Economy is kick-started, but can it motor ahead?

By Neil Irwin
Washington Post Staff Writer
Wednesday, October 28, 2009

Over the past year, the U.S. government has thrown almost every tool at its disposal toward making the economy grow again. And it has worked, at least for now.

The trillion-dollar question for the economy now is: What will happen when those government supports are gone? While the government has successfully jump-started the U.S. economy, there are emerging signs that its engine still isn't running very well, and may even sputter out.

The government has deployed about half of $787 billion in spending and tax cuts that were part of its stimulus package. It has executed the "Cash for Clunkers" program that boosted auto sales over the summer, and it has taken a wide range of steps to support the housing market. The Federal Reserve, besides cutting its target interest rate to nearly zero, has committed $1.75 trillion to unconventional programs meant to reduce interest rates.

The combined results of all those efforts will be on display Thursday, when the Commerce Department reports on gross domestic product for the July through September quarter. Economists expect that broadest measure of economic activity to have risen at a 3 percent annual rate, compared with a 6.4 percent drop in the first quarter, and forecasters expect growth to continue through year's end.

"The patient is out of intensive care, but is still highly medicated," said David Shulman, senior economist at the UCLA Anderson Forecast. "So you don't know how much of this growth is driven by short-term stimulus and how much of it is self-sustaining. My guess is this is going to be the best quarter of growth for a long time."

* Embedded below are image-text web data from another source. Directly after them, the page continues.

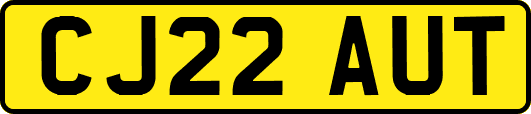 CJ22AUT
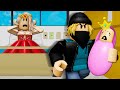 Princess Kidnapped At Birth A Roblox Movie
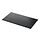 TOLKEN - countertop, black marble effect/foliated board, 102x49 cm | IKEA Taiwan Online - PE863668_S1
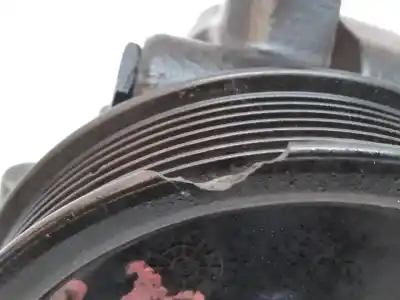 Pezzo di ricambio per auto di seconda mano pompa sterzo per ford transit combi ´06 ft 350 largo riferimenti oem iam   6mb1430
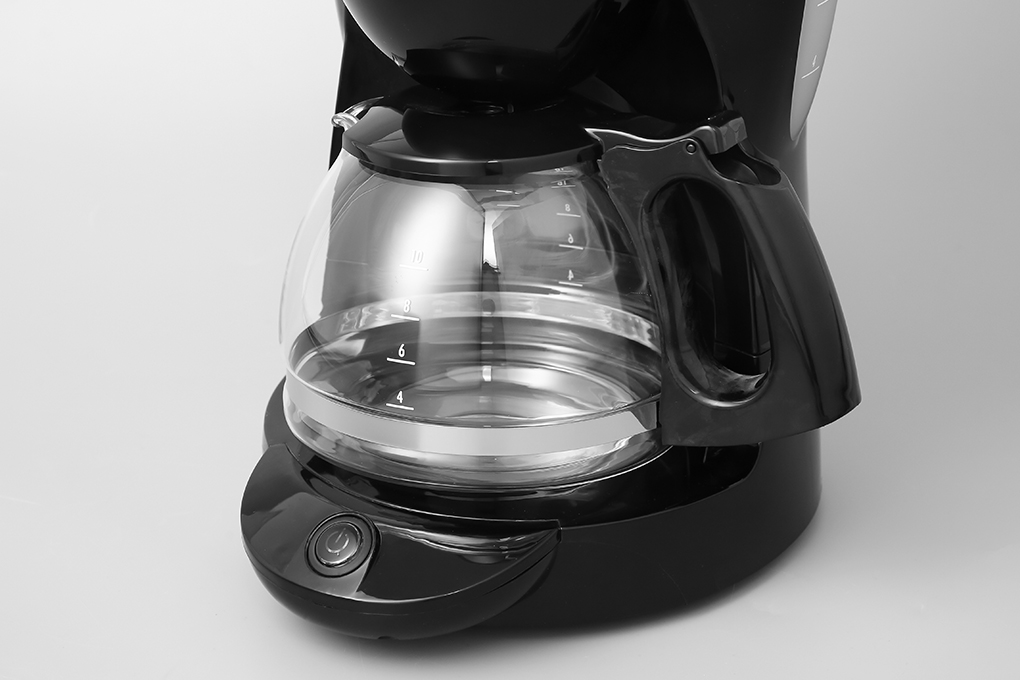 Máy Pha Cà Phê Delonghi ICM2.1B Màu Đen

Besides the government programs, a major factor in the rebound is that companies have ramped up operations to restore inventories depleted during the recession -- although that boost to growth is also expected to wane in the quarters ahead.

The risk in the current crisis is that the structural changes occurring in the economy are so great that they will take far longer to play out than the government can maintain policies to support growth. Some remedies, such as the housing tax credit, may even serve to delay those structural adjustments.

The idea behind the government interventions was to boost economic activity when it otherwise would be far below its potential, supporting demand for goods and services of all types and helping instill confidence that the nation is not entering a downward economic spiral. Having bridged that down period, the economy should begin to improve on its own momentum as businesses ramp up production and begin hiring and making investments again.

That's the idea, anyway. But fundamental changes are occurring in the economy that could slow growth for some time. The United States needs to shift away from consumption and home building and toward business investment and exports. Meanwhile, whole industries from financial services to auto manufacturing to news media are being fundamentally remade.

Various elements of the government's efforts to prop up the economy will likely expire before those transitions are done. Cash for Clunkers is already over, having boosted auto sales during the summer but resulting in a 35 percent drop in the rate of sales from August to September.

"It may have pulled forward some sales that would have happened later, and led some people who to buy new cars who would have bought used," said Chris Hopson, an auto industry analyst at IHS Global Insight. "But in terms of lasting impact on the way the industry does business, we don't see there being much."

An $8,000 tax credit for first-time home buyers, which was part of the February stimulus package, is scheduled to expire Nov. 30, although Congress is moving to extend it into the spring. Other programs to support housing include help for people facing foreclosure and an expansion of Federal Housing Administration insured loans.